** TEXT PROVIDED follows **

To make money, buy only parks that will not lose money
I know it sounds elementary, but the first rule of making money is to make sure you buy a park that will not lose money. What this means is that the park in question already has a positive cash flow sufficient to cover the note payment and provide a return on capital. What does this eliminate? You got it – parks that sell at a price higher than a 10% cap rate, and parks that are vacant. If you buy a park at a 4% cap rate, then how are you going to make any money? Never buy into the concept of land appreciation. While that might sell well in California and Florida, that's not the mobile home park business – that's land speculation. We are in the income property business, and the only way values rise is when income arises. If you are starting out at a 4% cap rate, then it will take you a lifetime just to get the park in a position where it is worth what you paid for it. Do not be a sucker.

** End of TEXT PROVIDED **
** DATA FOR ANALYSIS follows **

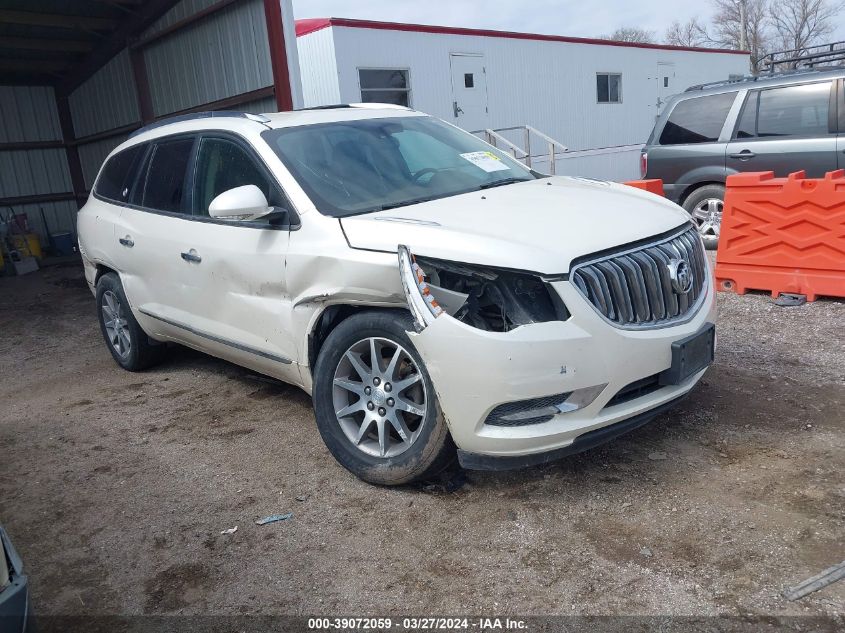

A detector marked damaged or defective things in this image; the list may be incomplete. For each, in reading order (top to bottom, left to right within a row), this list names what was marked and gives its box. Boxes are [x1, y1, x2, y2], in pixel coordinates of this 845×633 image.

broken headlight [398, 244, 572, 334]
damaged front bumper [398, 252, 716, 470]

** End of DATA FOR ANALYSIS **
** DATA FOR ANALYSIS follows **

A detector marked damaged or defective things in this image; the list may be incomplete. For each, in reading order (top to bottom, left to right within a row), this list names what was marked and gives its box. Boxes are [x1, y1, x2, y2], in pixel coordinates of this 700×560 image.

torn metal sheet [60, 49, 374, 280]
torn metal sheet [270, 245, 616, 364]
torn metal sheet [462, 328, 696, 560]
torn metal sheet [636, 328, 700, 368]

** End of DATA FOR ANALYSIS **
** DATA FOR ANALYSIS follows **

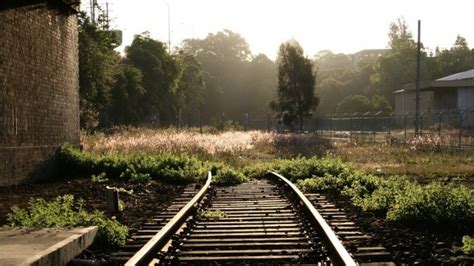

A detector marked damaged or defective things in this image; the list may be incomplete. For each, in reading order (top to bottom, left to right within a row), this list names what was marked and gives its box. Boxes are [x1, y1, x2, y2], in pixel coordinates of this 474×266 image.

** End of DATA FOR ANALYSIS **

Please continue the passage on buying mobile home parks, picking up after its last sentence.

Focus on parks that have upside that you can control
A good mobile home park will have upside in raising rents and cutting costs. These are variables that you can control. RVs and mobile homes moving in are things you can not. Raising your rents is one of the best ways to make money – every dollar you bring in goes straight to the bottom line with no time, effort or risk on your part. Sub-metering water and billing it back to the customer is another great strategy. It costs money up front, but it is a fast pay back. Cutting costs, such as replacing the manager with a less expensive alternative or appealing property taxes, are another great way to increase the net income, without a lot of effort and capital investment.
Buying a park at a 10% cap rate is great – but you need some additional upside, even if it's only raising the rent annually.
Do terrific due diligence
If you do lousy due diligence – or none at all – you will probably never make any money with a mobile home park, unless it is through sheer luck. Due diligence is what allows you to confirm that the park is a good buy, and to detect a clunker and ditch it early on. When you do great due diligence, the odds that you will make money are huge, and that you will fail slow. When we talk to people who have done well with their park, they all share a propensity to do great diligence. When people call us who have parks that do not work and will not sell, you find that they have done no basic research at all prior to buying the park.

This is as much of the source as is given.